一道強光從右邊路口急速靠近,當時那一瞬間,腦子發出的信號快過一切,宋輕舟下意識朝左邊打了方向盤,先撞上的是副駕駛座,接著安全氣囊彈出,‘嘭’的一聲巨響,車子被貨車撞翻滾落斜坡。
短暫的失去意識後,首先醒來的是宋輕舟,眼睛一陣巨烈的刺痛,滿目隻剩一片腥紅,依稀隻有模糊的殘影跳動。
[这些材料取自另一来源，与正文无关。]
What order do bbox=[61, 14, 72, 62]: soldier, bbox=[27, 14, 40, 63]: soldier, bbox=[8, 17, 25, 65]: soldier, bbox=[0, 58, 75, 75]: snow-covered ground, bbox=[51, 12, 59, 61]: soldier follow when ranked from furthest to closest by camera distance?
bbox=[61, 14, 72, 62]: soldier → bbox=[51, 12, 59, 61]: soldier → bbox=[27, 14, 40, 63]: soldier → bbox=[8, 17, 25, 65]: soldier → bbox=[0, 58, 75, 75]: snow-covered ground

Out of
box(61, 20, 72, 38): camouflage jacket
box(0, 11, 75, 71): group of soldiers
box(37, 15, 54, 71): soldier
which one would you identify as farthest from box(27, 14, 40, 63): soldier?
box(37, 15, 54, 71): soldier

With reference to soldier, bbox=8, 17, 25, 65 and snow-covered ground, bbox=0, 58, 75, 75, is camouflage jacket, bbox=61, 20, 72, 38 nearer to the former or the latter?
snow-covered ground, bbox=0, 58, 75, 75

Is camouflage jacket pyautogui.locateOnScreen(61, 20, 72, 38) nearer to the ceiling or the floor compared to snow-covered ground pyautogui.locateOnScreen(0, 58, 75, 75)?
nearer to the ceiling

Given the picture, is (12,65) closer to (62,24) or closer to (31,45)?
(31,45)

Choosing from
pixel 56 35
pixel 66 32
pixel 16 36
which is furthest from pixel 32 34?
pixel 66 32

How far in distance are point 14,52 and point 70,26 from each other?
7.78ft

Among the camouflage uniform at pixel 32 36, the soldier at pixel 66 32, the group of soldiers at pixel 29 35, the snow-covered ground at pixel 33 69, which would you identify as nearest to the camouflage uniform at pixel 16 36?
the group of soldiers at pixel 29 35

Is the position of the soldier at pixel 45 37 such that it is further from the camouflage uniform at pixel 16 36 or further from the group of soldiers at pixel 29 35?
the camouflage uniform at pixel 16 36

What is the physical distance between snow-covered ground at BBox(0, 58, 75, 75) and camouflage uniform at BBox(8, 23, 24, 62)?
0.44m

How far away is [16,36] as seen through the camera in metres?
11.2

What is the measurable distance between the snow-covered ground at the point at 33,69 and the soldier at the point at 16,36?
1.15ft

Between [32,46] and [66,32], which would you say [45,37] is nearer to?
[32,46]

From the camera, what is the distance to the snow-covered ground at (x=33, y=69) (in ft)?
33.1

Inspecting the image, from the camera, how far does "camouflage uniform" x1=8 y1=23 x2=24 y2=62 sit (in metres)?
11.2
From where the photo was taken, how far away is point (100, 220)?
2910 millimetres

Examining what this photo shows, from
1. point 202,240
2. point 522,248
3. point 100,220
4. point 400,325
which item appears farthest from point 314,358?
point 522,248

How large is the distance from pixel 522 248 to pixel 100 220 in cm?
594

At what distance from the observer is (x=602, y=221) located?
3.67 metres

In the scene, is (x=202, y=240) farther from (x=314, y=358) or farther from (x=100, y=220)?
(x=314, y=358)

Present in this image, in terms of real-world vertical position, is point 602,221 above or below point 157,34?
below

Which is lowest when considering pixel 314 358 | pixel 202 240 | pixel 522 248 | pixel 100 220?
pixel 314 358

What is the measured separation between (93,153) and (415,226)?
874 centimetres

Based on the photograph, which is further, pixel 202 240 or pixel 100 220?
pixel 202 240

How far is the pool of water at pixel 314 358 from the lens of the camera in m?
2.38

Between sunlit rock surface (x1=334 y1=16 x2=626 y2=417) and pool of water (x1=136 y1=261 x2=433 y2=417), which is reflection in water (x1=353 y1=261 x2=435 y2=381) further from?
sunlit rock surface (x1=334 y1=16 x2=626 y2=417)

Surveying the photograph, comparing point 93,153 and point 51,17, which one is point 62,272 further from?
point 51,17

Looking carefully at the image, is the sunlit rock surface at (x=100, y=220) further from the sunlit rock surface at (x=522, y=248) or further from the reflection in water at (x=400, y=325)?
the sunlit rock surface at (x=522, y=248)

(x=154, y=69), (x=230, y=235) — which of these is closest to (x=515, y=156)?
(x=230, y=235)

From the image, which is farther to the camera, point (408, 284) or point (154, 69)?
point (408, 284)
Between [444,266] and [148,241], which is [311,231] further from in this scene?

他朝旁邊的身影摸索,“劉少,劉少!你醒醒……可千萬彆給我死在車上!!”
他拚了命的用儘全力想把他帶下車,可後來才發現左側車門和車頭已經嚴重變形,他的雙腿被死死鉗住,根本動彈不得。
宋輕舟無法,在狹小的空間裡,去尋找掉落的手機,可眼睛傳來的一陣陣的刺痛終讓他徹底的陷入無儘的黑暗中。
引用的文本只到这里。